- **To-do list**:
**a)** According to the text on encodings and Unicode, what default encoding does say use when it opens a file for you?
**b)** From the text on encodings and Unicode, duplicate word for word the part starting at "In Python 3, all" and ending at "strings whenever possible.".

- **Text passage**:
Encodings and Unicode

Character encodings remain a fractious and often exasperating part of IT.

If you are deal with more than ASCII characters with any regularity whatsoever, for the love of God and all that is holy, use Python 3. It has greatly superior support for Unicode characters, and will generally make your life much eaiser.

say() and fmt() try to avoid encoding gotchas by working with Unicode strings.

In Python 3, all strings are Unicode strings, and all files are inherently smart enough to read and write to reasonable encodings needed to store Unicode strings on disk. But in Python 2, there is a choice between str and unicode, and most files are not smart enough to use rational encodings. Indeed, files that appear to have an encoding attribute will not let you set that attribute, and they will not enforce that encoding when doing file IO. !@#$%^&!!!

So if you must use Python 2:

  • Use unicode strings whenever possible.
  • If you use the basie str type, include only ASCII characters, not encoded bytes from UTF-8 or whatever. If you don’t do this, any trouble results be on your head.
  • If say opens a file for you, it will do it with the codecs module with a default encoding of UTF-8. If you have say write to a file that you open, you must use codecs.open(), io.open(), or a similar mechanism that supports proper encoding. Else errors will result.

say has a long history of trying to make Python 2 automatically “do the right thing” even when basic Python 2 facilities do not. We have discovered, like so many others before us, that was a fool’s errand. Python 2 is simply ill-prepared for day-in, day-out use of Unicode characters that are all around us in the modern global world. While say continues some of this with respect to the default standard output (stdout) stream, many of the previous back-bends to support auto-encoding have been withdrawn. If you choose to use Python 2, you are responsible for opening files in a responsible, encoding-friendly way.:

from codecs import open

with open('outfile.txt', 'w', encoding='utf-8') as f:
    say(u'Contains\u2012Unicode!', file=f)

- **Collected data**:
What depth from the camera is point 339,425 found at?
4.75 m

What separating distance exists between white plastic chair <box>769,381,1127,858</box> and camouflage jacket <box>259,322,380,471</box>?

- **List of solutions**:
**a)** UTF-8, using the codecs module.

**b)**
In Python 3, all strings are Unicode strings, and all files are inherently smart enough to read and write to reasonable encodings needed to store Unicode strings on disk. But in Python 2, there is a choice between str and unicode, and most files are not smart enough to use rational encodings. Indeed, files that appear to have an encoding attribute will not let you set that attribute, and they will not enforce that encoding when doing file IO. !@#$%^&!!!

So if you must use Python 2:

  • Use unicode strings whenever possible.